→ **About this task**
Because the images are not wanted, restate every line below word for word without them.

→ **Raw data**

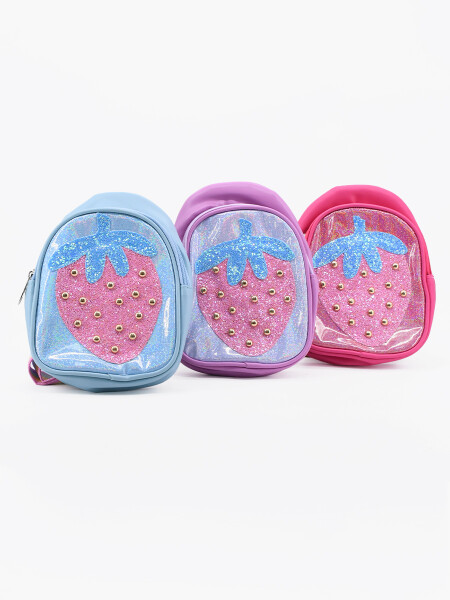 BANDOLERA FRESA ROSADO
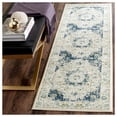 thumbnail image 5 of SAFAVIEH Evoke Teale Traditional Bordered Area Rug, Ivory/Blue, 8' x 10', 5 of 12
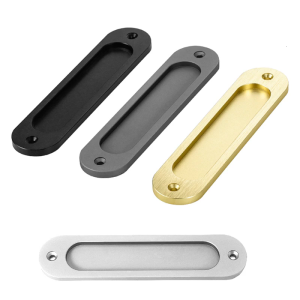 2 cái hợp kim kẽm tay nắm cửa tủ phần cứng cửa gỗ đẩy kéo xử lý cho nội thất cửa kính dễ dàng cài đặt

→ **Exercise result**
 BANDOLERA FRESA ROSADO
 thumbnail image 5 of SAFAVIEH Evoke Teale Traditional Bordered Area Rug, Ivory/Blue, 8' x 10', 5 of 12
 2 cái hợp kim kẽm tay nắm cửa tủ phần cứng cửa gỗ đẩy kéo xử lý cho nội thất cửa kính dễ dàng cài đặt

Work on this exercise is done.